# GIVEN EXERCISE A:
Gather every line of the entries below that contains the string "palm". Case counts.

◇ ◇ ◇ ◇

Georgios Papagiannis, Kamil Dreczkowski, Vitalis Vosylius and Edward Johns

Under Review

Abstract

Video (Ed will create this link)

In this paper, we address the problem of adapting manipulation skills involving grasped objects (e.g. tools) learned for a single grasp pose to different novel grasp poses. Most robot learning methods address this by learning skills over a range of grasps explicitly, but this is highly inefficient. Instead, we propose a method to adapt such skills directly while only requiring a period of self-supervised data collection during which a camera observes the robot’s end-effector moving with the object rigidly grasped. Importantly, our method requires no prior knowledge of the grasped object (such as a 3D CAD model), it can work with RGB, depth images or both, and requires no camera calibration. Through a series of real-world experiments involving 1360 evaluations, we show that this outperforms 5 baselines for both RGB and depth modalities. Specifically, compared to the baselines our method determines the relative transformation between grasp poses with 71.1% increased accuracy and adapts skills to novel grasps poses with 28.4 % higher success rate on average. Supplementary material, code, and videos of the experiments can be found in this webpage.

◇ ◇ ◇ ◇

# GIVEN EXERCISE B:
Why does the abstract above propose adapting manipulation skills directly instead of learning them over a range of grasps? Answer in one to three sentences.

# EXERCISE INPUT:
◇ ◇ ◇ ◇

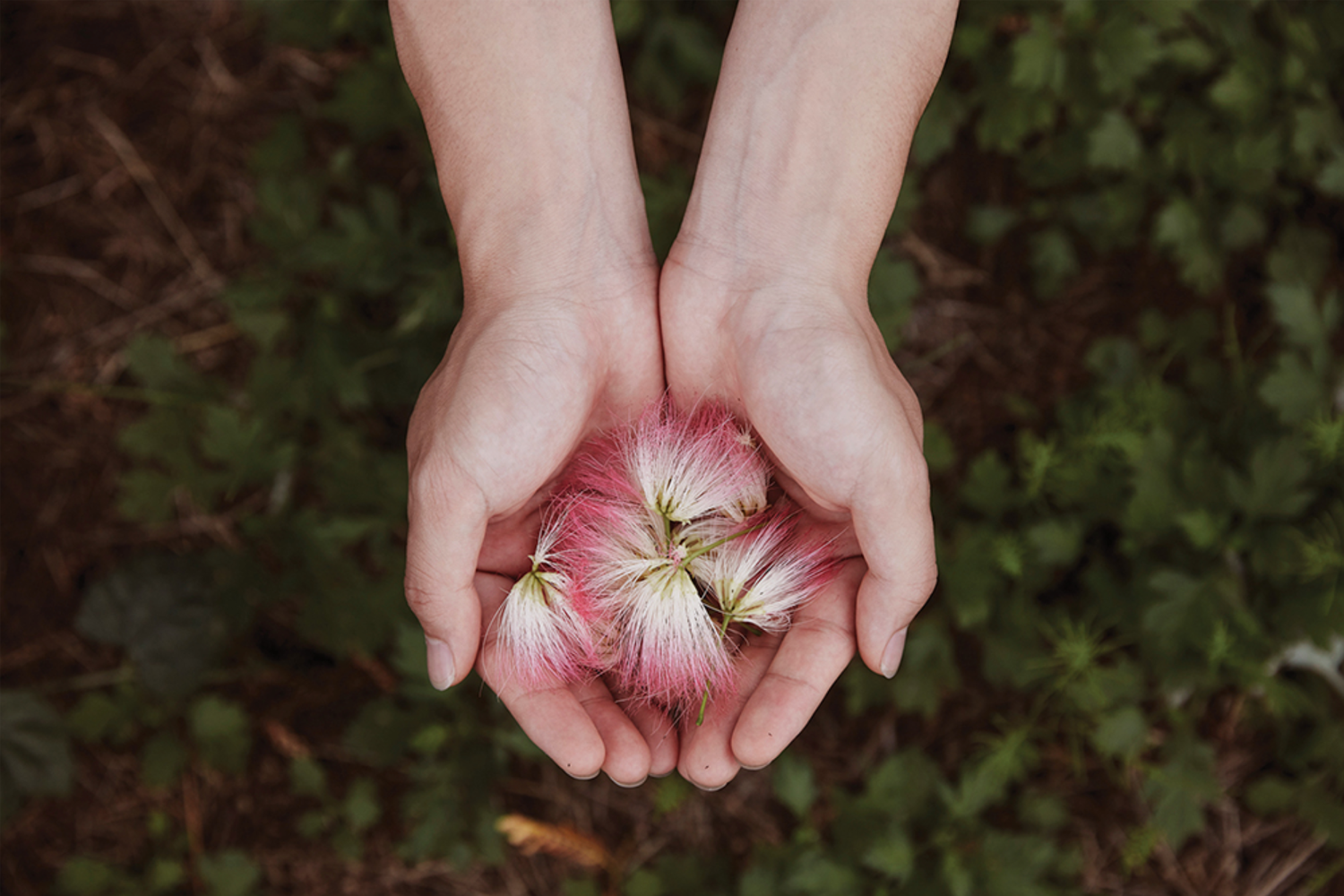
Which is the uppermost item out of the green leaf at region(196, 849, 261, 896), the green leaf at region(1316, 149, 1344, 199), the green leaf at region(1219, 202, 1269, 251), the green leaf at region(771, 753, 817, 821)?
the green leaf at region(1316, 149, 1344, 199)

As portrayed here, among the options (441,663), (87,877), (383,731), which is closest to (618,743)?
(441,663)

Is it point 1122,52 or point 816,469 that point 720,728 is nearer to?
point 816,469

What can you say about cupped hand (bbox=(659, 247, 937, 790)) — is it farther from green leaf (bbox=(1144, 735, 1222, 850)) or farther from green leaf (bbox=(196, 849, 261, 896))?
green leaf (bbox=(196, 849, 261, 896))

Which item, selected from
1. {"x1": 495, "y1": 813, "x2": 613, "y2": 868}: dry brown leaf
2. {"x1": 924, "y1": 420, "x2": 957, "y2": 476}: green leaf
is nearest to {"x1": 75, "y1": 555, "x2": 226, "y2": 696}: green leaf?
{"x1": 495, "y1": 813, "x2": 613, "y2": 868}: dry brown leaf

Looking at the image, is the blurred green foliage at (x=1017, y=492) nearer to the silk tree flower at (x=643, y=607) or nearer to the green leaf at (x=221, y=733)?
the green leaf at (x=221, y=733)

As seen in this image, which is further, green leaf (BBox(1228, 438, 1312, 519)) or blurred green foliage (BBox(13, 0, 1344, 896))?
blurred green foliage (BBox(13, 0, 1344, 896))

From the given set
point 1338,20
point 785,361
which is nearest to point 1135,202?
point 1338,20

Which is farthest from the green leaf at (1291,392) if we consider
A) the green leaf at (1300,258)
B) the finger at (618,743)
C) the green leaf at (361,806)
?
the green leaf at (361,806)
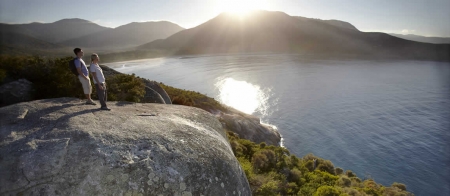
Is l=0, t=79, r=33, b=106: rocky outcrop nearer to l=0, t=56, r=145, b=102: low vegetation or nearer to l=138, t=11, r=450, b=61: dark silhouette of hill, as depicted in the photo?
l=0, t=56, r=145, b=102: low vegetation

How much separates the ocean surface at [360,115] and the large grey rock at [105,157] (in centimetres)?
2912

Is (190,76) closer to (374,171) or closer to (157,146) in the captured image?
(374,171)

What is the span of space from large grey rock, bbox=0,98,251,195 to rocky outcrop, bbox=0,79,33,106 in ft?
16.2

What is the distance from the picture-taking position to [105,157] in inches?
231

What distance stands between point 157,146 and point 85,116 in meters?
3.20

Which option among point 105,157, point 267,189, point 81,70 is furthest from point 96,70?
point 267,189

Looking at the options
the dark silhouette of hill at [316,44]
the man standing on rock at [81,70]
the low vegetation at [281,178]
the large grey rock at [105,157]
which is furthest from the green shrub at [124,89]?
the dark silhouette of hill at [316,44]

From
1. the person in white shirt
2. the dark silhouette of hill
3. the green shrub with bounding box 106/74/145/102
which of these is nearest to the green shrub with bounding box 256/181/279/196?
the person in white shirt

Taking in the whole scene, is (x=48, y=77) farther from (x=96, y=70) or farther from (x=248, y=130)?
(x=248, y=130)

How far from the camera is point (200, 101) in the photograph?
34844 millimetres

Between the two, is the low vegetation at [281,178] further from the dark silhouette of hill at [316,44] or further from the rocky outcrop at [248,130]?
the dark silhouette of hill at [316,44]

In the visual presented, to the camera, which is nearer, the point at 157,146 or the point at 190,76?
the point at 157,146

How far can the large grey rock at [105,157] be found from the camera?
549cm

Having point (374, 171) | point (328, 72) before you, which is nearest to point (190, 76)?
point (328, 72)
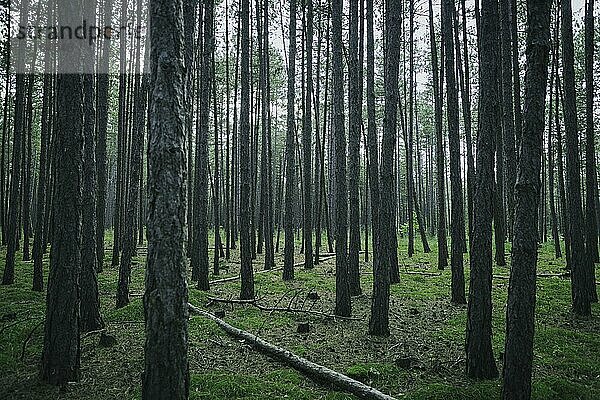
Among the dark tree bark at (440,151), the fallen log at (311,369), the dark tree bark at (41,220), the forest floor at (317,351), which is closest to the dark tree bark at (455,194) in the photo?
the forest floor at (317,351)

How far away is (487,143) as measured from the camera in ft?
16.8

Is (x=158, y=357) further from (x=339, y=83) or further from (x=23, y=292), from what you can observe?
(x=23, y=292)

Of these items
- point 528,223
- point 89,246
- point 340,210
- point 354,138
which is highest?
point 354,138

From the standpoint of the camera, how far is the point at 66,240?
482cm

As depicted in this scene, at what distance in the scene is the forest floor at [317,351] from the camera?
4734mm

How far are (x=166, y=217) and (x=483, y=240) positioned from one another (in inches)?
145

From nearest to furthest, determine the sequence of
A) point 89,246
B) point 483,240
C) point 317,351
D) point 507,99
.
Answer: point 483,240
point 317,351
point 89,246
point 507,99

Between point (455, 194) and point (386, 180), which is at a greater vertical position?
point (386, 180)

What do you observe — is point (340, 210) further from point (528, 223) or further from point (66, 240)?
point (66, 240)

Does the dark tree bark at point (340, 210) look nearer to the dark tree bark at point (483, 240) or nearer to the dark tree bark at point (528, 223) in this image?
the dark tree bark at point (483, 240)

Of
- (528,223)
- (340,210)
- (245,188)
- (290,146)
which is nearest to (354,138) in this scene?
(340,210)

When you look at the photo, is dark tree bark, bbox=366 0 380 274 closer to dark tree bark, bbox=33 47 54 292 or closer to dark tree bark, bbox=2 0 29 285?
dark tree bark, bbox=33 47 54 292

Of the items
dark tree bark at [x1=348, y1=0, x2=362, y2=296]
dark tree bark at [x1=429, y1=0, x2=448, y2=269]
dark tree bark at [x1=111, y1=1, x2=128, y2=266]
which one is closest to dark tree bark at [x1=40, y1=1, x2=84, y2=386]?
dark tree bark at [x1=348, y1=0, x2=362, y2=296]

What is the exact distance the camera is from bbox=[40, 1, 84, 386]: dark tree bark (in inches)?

◇ ◇ ◇ ◇

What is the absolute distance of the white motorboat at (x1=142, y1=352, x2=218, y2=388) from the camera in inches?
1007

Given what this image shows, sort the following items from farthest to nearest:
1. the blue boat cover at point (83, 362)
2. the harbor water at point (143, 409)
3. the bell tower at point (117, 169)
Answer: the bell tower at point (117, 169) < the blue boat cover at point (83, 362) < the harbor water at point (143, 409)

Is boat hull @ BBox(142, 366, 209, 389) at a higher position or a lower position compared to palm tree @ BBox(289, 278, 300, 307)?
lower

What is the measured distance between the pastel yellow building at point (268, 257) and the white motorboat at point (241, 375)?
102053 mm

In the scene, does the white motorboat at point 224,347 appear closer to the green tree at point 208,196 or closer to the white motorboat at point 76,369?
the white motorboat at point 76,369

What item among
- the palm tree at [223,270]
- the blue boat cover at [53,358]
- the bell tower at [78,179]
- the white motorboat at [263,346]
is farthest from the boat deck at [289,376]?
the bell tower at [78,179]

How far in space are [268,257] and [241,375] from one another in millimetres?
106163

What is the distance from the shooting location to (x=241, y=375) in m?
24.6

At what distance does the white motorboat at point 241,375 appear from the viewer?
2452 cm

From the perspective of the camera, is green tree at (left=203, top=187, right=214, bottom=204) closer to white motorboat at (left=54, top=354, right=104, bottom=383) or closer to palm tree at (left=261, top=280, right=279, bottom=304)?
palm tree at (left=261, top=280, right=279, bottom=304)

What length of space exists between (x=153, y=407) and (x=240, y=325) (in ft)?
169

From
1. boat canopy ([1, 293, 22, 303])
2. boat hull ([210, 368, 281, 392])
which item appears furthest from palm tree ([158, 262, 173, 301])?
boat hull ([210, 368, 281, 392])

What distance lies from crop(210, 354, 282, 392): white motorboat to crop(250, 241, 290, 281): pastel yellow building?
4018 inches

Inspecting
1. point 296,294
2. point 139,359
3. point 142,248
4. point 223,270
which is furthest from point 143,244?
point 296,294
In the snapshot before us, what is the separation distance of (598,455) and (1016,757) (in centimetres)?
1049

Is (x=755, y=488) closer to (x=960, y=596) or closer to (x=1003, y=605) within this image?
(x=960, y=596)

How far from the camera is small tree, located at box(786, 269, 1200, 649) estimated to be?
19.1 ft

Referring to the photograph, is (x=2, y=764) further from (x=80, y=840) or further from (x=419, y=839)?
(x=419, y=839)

◇ ◇ ◇ ◇

# CORRECT RESULT A:
Is boat hull @ BBox(142, 366, 209, 389) at a higher position or a lower position compared to palm tree @ BBox(289, 278, 300, 307)?
- the palm tree at [223,270]
From the perspective of the camera, is green tree at (left=203, top=187, right=214, bottom=204) closer to white motorboat at (left=54, top=354, right=104, bottom=383) or closer to palm tree at (left=261, top=280, right=279, bottom=304)?
palm tree at (left=261, top=280, right=279, bottom=304)
which item appears furthest from palm tree ([158, 262, 173, 301])?

# CORRECT RESULT B:
Most robot learning methods handle novel grasp poses by explicitly learning skills over a range of grasps, and the abstract calls this highly inefficient. The proposed method instead adapts a skill learned for a single grasp pose. It needs only a period of self-supervised data collection in which a camera observes the robot's end-effector moving with the object rigidly grasped.